You Want to Charge Me What?!
Bank of America beat a hasty retreat on its proposed debit card fee (a four-day turnaround from announcement to withdrawal), but consumers should not let down their guard or stop their protests. According to a report by Blake Ellis, these financial institutions will simply turn to other, less overt ways to increase their profits.
For instance, most consumers currently pay fees such as ATM fees if they make a withdrawal from a non-member bank or fail to meet minimum account balances on non-interest checking accounts. However, if they are not diligent in checking their bank statements, they may not notice the sharp increase in these rates. For instance, the average ATM fee for a non-member bank is up to $2.40, failure to meet minimum balances is at $4.37 and overdraft fees are at a whopping $30.83.

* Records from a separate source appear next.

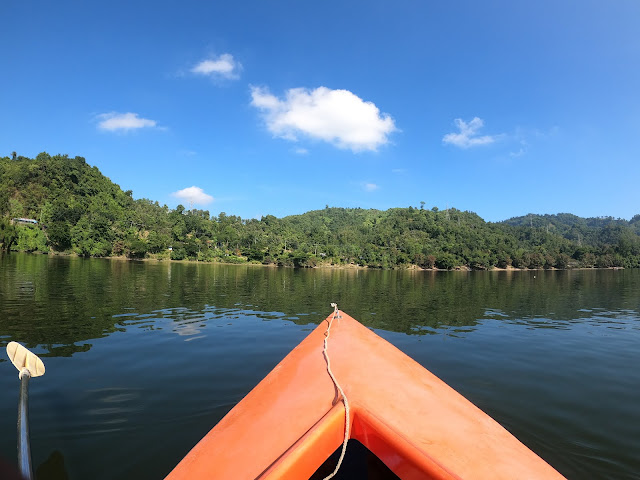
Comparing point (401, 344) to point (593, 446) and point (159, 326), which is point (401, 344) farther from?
point (159, 326)

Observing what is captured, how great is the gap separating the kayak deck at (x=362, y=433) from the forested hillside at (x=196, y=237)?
7925 centimetres

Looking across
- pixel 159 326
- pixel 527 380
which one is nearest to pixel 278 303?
pixel 159 326

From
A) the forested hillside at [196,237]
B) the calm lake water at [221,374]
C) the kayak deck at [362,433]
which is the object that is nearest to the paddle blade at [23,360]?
the calm lake water at [221,374]

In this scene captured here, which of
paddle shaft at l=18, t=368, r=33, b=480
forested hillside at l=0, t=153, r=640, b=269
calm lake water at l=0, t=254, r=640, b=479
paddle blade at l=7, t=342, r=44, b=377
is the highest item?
forested hillside at l=0, t=153, r=640, b=269

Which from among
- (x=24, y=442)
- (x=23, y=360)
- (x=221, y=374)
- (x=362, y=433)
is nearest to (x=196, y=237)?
(x=221, y=374)

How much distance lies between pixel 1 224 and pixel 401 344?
261 ft

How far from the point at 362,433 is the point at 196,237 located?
343ft

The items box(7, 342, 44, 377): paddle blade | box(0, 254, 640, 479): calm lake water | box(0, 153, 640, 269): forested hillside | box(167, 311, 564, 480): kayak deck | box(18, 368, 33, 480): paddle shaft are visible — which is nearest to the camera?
box(167, 311, 564, 480): kayak deck

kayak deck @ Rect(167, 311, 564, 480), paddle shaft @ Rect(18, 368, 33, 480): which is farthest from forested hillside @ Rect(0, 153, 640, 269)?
kayak deck @ Rect(167, 311, 564, 480)

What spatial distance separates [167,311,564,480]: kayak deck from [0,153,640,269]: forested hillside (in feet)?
260

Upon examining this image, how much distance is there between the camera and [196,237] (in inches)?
3927

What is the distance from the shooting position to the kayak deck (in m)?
2.04

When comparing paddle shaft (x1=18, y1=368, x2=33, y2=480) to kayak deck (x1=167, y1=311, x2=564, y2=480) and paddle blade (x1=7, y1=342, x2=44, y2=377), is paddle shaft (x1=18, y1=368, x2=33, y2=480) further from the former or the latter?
kayak deck (x1=167, y1=311, x2=564, y2=480)

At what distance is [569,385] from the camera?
20.5ft
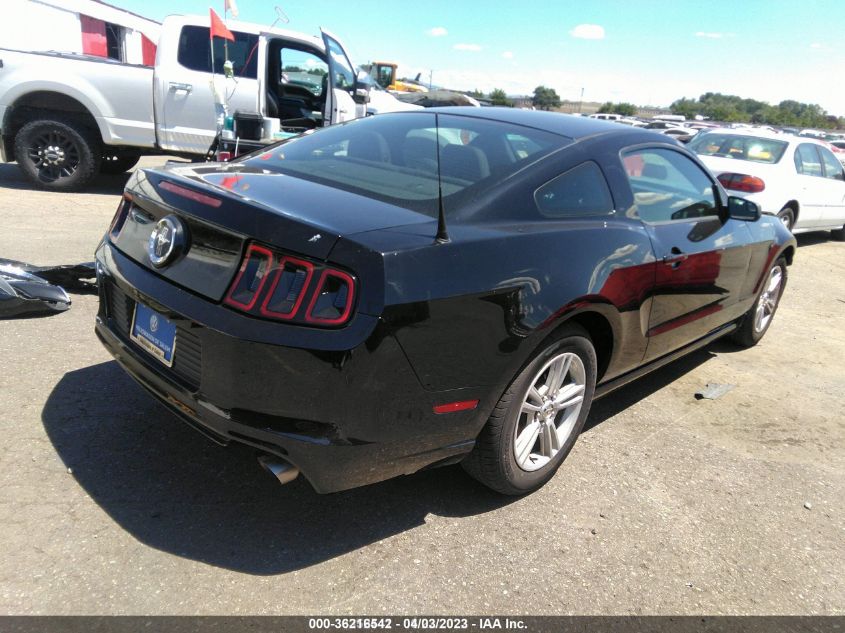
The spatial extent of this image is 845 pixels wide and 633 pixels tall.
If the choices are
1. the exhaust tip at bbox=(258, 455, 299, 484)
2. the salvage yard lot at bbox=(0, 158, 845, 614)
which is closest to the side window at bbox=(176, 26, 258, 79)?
the salvage yard lot at bbox=(0, 158, 845, 614)

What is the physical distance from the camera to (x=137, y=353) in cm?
251

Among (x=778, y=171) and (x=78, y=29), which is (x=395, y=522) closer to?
(x=778, y=171)

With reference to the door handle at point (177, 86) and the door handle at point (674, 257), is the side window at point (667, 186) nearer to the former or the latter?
the door handle at point (674, 257)

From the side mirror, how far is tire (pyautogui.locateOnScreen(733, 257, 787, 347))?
33.7 inches

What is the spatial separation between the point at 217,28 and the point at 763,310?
269 inches

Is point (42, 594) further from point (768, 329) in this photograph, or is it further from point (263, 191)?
point (768, 329)

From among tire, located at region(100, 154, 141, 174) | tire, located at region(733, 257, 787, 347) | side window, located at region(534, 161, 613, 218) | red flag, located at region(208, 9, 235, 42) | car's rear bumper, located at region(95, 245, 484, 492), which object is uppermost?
red flag, located at region(208, 9, 235, 42)

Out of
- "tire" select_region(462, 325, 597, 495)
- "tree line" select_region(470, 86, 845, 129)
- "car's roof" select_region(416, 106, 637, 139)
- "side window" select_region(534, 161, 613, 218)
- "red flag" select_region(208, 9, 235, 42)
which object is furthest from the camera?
"tree line" select_region(470, 86, 845, 129)

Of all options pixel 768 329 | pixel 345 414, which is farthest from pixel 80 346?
pixel 768 329

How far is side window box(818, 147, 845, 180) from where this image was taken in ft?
32.8

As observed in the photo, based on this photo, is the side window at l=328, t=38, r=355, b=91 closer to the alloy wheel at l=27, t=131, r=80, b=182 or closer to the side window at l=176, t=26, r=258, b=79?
the side window at l=176, t=26, r=258, b=79

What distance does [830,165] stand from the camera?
33.3ft

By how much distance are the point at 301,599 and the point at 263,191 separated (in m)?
1.44

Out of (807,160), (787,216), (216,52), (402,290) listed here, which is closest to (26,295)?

To add insult to injury, take a look at how one bank is bumping other “typical" fees:
TD Bank Fees
- Excessive withdrawal fee - $9 (new fee)
- Receive a wire transfer - $10 (old fee) vs. $15 (increased fee)
- Certified check - $4 (old fee) vs. $8 (increased fee)
- Money orders - $4 (old fee) vs. $5 (increased fee)
- Stop payment - $25 (old fee) vs. $30 (increased fee)
I don't know about you, but I'd yank my money out of TD Bank so fast, they wouldn't have time to try to dream up a fee to charge me for the withdrawal. My bank wouldn't think of charging me for common transactions such as getting certified checks or money orders, and they know if they try to charge a stop payment fee, my husband will be there in 10 minutes ready to sign all the papers to close his account of 30 years.
Now, they did try to charge me a fee once upon a time, but he just marched down to the bank and reminded them of what good customers we are, and bingo! The fee disappeared and the apologies were profuse. This is consumer oriented banking as it should be done.